2020 XL5 's nominal trajectory from JPL Horizons shows it librating about
Earth's L4 point.
http://orbitsimulator.com/BA/2020_XL5_c.gif

100/100 clones generated with FindOrb are doing the same.
http://orbitsimulator.com/BA/2020_XL5.JPG





Wiggins Patrick
 

Pardon the pretty much off topic reply but you can tell I’m old since “XL5” reminded me of this from when I was a wee one:
https://en.wikipedia.org/wiki/Fireball_XL5

patrick :)
718

On 26 Jan 2021, at 19:18, tony873004 <tony@gravitysimulator.com> wrote:

2020 XL5 's nominal trajectory from JPL Horizons shows it librating about Earth's L4 point.
http://orbitsimulator.com/BA/2020_XL5_c.gif

100/100 clones generated with FindOrb are doing the same.
http://orbitsimulator.com/BA/2020_XL5.JPG


tony873004
 

Here's an animation showing why Venus can not destabilize 2020 XL5's Trojan configuration at the moment.
http://orbitsimulator.com/BA/2020_XL5_Venus_Plane.gif  
The simulation uses JPL Horizons nominal position and velocity vectors as a starting point.
The bright yellow is where the asteroid is above the plane of Venus' orbit, and the dark yellow is below, with the transitions showing the ascending and descending nodes.
When the asteroid is at Venus' distance from the Sun, it currently passes too high above Venus, or too low. But as the nodes precess over the centuries, and get close to Venus (lowering its MOID with Venus), Venus has a large influence on the asteroid's orbit, changing the shape of trojan orbit, ultimately sending it  over the L3.

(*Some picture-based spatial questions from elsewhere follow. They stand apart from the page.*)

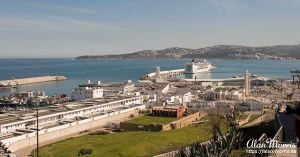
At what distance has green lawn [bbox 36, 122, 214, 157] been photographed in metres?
18.8

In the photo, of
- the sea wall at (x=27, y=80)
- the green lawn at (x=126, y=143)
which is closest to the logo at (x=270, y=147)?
the green lawn at (x=126, y=143)

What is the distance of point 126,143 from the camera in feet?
65.1

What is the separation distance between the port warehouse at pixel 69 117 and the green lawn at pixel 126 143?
191 cm

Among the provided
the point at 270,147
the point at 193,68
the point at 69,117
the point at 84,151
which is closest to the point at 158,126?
the point at 69,117

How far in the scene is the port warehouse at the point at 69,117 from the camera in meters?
23.2

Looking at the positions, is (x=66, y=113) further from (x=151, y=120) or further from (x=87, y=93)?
(x=87, y=93)

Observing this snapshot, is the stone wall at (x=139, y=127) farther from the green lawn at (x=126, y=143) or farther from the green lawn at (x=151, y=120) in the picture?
the green lawn at (x=126, y=143)

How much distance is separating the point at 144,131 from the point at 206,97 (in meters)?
16.4

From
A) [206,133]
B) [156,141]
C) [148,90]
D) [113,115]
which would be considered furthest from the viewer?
[148,90]

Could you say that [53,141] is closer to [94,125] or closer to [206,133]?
[94,125]

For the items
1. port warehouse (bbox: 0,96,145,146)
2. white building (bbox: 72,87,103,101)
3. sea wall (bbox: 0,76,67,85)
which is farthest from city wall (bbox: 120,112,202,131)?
sea wall (bbox: 0,76,67,85)

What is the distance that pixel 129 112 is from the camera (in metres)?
32.8

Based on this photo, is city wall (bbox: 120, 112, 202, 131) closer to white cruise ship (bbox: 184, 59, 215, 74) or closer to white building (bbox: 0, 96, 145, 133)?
white building (bbox: 0, 96, 145, 133)

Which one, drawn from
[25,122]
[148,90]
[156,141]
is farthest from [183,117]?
[148,90]
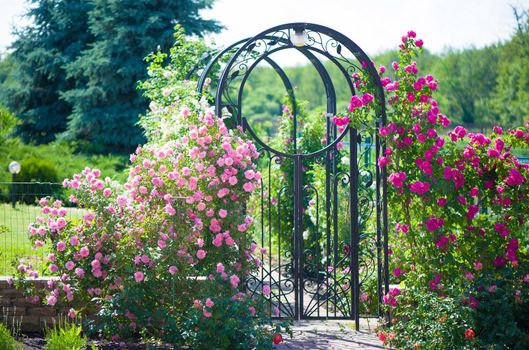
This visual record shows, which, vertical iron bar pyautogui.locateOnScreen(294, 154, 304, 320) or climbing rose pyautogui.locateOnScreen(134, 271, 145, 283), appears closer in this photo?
climbing rose pyautogui.locateOnScreen(134, 271, 145, 283)

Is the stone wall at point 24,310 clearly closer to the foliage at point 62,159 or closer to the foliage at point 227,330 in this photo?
the foliage at point 227,330

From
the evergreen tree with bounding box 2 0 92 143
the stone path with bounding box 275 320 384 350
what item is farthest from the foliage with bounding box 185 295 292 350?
the evergreen tree with bounding box 2 0 92 143

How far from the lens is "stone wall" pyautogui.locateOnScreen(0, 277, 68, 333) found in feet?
17.2

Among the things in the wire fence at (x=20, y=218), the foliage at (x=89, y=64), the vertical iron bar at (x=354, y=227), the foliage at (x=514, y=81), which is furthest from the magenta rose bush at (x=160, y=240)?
the foliage at (x=514, y=81)

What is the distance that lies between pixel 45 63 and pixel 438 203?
46.3ft

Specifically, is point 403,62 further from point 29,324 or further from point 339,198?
point 29,324

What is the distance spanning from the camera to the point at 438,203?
5.25 meters

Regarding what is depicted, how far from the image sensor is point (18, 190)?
37.3 feet

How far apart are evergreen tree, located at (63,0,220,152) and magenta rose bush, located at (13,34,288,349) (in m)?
10.2

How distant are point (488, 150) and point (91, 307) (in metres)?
3.23

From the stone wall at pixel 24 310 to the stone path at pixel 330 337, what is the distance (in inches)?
69.7

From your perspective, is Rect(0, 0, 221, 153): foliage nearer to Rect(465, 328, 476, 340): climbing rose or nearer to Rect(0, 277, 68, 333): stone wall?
Rect(0, 277, 68, 333): stone wall

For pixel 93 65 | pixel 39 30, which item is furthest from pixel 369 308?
pixel 39 30

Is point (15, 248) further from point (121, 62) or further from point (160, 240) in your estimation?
point (121, 62)
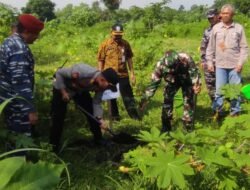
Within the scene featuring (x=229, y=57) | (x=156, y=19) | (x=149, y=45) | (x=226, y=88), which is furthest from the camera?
(x=156, y=19)

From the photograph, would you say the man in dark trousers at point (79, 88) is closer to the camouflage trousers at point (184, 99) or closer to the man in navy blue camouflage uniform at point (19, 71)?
the man in navy blue camouflage uniform at point (19, 71)

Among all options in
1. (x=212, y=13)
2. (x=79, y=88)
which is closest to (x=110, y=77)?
(x=79, y=88)

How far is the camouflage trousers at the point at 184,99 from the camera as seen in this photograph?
19.9 feet

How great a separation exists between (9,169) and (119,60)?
5.72 meters

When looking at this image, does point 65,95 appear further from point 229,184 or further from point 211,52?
point 211,52

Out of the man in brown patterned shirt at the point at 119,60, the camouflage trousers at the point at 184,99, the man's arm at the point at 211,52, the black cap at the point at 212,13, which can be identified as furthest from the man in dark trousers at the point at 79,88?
the black cap at the point at 212,13

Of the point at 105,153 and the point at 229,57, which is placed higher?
the point at 229,57

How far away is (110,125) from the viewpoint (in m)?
6.64

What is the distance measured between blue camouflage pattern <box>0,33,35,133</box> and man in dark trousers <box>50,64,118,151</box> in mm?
884

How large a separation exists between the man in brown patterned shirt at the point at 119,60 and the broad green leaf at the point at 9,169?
558cm

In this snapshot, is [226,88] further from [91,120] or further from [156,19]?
[156,19]

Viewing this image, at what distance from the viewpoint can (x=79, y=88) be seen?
498cm

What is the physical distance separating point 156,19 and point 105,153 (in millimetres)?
19101

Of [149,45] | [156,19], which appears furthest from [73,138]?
[156,19]
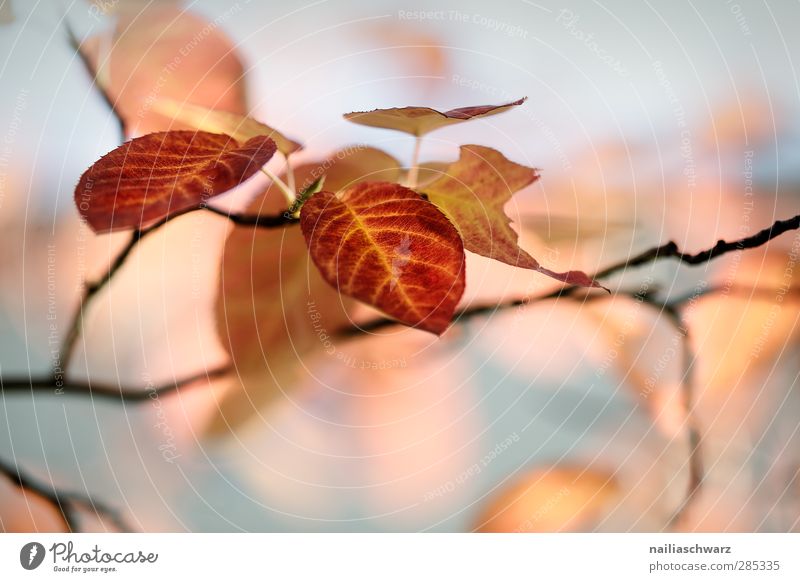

On Thu, Jan 28, 2021 at 11:17 PM Wiggins Patrick <4099wiggins@...> wrote:
Pardon the pretty much off topic reply but you can tell I’m old since “XL5” reminded me of this from when I was a wee one:
https://en.wikipedia.org/wiki/Fireball_XL5

patrick  :)
718

> On 26 Jan 2021, at 19:18, tony873004 <tony@...> wrote:
>
> 2020 XL5 's nominal trajectory from JPL Horizons shows it librating about Earth's L4 point.
> http://orbitsimulator.com/BA/2020_XL5_c.gif
>
> 100/100 clones generated with FindOrb are doing the same.